Second, because Bekah was a Christian leader, she had a duty to be a godly example to other students. But her drinking and partying showed no difference between her life and that of a non-believer.
And it’s not just Christian friends who may need confronting. Sometimes we should lovingly and graciously confront a non-believing friend who’s making self-destructive choices. In any case, a close friendship is essential for any confrontation. Don’t confront someone you hardly know; you haven’t earned the right. But even with a strong friendship, you’ll certainly want to pray about whether you should confront, and if so, what you should say.
How Do You Confront?
Here are five things to think about when considering confronting a friend:
- Seek guidance. Before you confront, ask for advice. And not from your peers, but from someone older and wiser, like your youth pastor or another Christian you trust.

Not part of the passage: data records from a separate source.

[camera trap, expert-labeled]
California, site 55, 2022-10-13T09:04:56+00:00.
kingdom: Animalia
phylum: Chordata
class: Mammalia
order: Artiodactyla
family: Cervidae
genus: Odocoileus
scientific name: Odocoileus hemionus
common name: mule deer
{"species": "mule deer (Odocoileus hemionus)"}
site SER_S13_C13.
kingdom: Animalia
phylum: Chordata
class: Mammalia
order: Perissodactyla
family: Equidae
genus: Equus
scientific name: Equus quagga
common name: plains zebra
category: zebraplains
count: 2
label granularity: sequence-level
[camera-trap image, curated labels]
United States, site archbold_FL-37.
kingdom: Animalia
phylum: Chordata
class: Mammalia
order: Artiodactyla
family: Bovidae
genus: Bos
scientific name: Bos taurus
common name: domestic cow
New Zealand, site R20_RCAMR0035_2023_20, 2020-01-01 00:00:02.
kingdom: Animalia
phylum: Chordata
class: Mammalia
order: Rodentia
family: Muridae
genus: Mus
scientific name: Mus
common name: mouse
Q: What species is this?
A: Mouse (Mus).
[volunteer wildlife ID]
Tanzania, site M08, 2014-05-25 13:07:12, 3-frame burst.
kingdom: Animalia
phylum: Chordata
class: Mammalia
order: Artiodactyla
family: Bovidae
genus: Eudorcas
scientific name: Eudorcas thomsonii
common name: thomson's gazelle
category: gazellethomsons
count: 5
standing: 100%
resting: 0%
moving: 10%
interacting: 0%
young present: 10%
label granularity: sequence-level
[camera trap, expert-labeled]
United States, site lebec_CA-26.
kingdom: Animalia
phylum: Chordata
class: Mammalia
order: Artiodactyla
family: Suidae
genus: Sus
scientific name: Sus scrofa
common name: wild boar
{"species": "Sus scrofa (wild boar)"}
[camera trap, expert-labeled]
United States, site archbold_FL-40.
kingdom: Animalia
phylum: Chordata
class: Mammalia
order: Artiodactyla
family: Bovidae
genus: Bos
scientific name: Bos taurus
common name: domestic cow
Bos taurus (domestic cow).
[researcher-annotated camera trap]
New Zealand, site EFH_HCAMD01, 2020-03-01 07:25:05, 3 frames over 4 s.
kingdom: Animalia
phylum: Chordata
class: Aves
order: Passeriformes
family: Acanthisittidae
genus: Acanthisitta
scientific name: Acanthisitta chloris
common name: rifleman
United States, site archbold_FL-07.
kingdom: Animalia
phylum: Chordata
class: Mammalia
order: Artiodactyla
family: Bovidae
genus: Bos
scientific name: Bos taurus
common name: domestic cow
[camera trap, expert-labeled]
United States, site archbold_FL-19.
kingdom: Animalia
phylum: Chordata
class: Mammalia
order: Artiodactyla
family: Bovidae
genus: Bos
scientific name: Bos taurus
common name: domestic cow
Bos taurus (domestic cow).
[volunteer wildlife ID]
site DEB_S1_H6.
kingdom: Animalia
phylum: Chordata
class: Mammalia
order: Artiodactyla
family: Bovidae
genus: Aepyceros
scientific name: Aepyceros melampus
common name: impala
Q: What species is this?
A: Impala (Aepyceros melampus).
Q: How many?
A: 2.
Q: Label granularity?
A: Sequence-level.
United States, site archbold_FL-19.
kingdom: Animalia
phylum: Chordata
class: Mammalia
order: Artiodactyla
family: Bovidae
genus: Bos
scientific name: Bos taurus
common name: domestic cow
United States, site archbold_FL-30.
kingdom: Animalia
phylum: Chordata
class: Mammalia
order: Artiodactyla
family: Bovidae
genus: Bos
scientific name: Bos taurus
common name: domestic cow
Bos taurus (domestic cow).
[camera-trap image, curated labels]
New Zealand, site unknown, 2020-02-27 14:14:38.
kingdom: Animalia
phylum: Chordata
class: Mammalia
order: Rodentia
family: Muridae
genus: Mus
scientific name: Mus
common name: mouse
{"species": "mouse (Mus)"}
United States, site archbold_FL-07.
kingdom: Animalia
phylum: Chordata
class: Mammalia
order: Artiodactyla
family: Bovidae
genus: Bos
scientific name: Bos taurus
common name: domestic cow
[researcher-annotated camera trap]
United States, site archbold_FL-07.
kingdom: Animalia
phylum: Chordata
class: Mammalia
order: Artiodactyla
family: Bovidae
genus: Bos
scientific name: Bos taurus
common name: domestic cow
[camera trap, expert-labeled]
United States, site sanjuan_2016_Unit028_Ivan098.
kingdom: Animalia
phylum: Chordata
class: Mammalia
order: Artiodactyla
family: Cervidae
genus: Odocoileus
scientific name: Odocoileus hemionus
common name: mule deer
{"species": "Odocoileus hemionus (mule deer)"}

- Let love lead. My main concern with Bekah was that she understood that I loved her and that I wasn’t judging her. I wanted her to know I didn’t want to see her hurt herself or others. Love should always be our main motivation.
- Keep it private. In Matthew 18, Jesus tells us to first confront a fellow believer one-on-one (verse 15). If the person won’t listen and change, then “take one or two others with you and go back again” (verse 16, NLT). If the person still refuses to change, then “take your case to the church” (verse 17)—which means it’s time to get other Christian leaders involved, like a youth pastor or the adult leader of your Christian club. But remember: Start privately before bringing others into it.